I’m think this has been burried due to lack of interest and lack of my lazy ass posting anything.
Anyway, the integrated method invloves assessing the needs of each individual and making the necessary adjustments to how the general componenents of conditioning fit together.
So if you have an athlete that has been working on the Westside template for a year or two, their strength wouldn’t be an issue. After assesing them, you may find a few nagging injuries, lack of flexibility or range of motion and general conditioning that falls short of what standards for their level of competition are.
As a result, you’d set priorities. If flexibility is the priority, you have to plan how flexibilty affects the other components of conditioning. So you place flexibility at the top of the list and make the strength work rotate around it as the two components are quite deletirious to each other.
On the flip side, if you had an athlete that lacked speed and was maximally very strong, you may do short max work and then speed work once the CNS is firing fully. Complex training could also be used because it takes advantage of maximal strength by transfering it into speed and explosiveness.
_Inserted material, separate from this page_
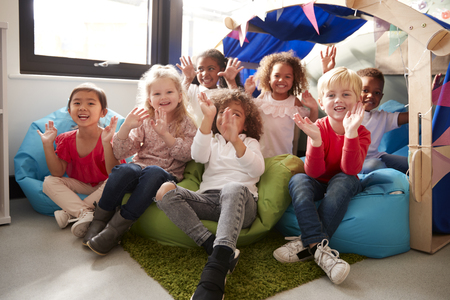 A multi-ethnic group of infant school children sitting on bean bags in a comfortable corner of the classroom, smiling and waving to camera, low angle, close up Imagens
It’s all a matter of assessing needs and then making sure the components of conditioning are properly space to allow for progression in all the aspects of conditioning. Certain things like flexibility and sport specific endurance fit togehter well. On the other side of the coin, Strenght, power/speed and hypertrophy go together well and enhance one another.
If you can prioritize and fit everything into a week of training in proportions that reflect the athlete’s needs, they can progress at all components of conditioning.
Ratios would change as you progress towards competition, but nothing is every dropped from the program. In my opinion it’s the best way to periodize.
I can’t spell it with an ‘s’ until I finally get my hands on Supertraining.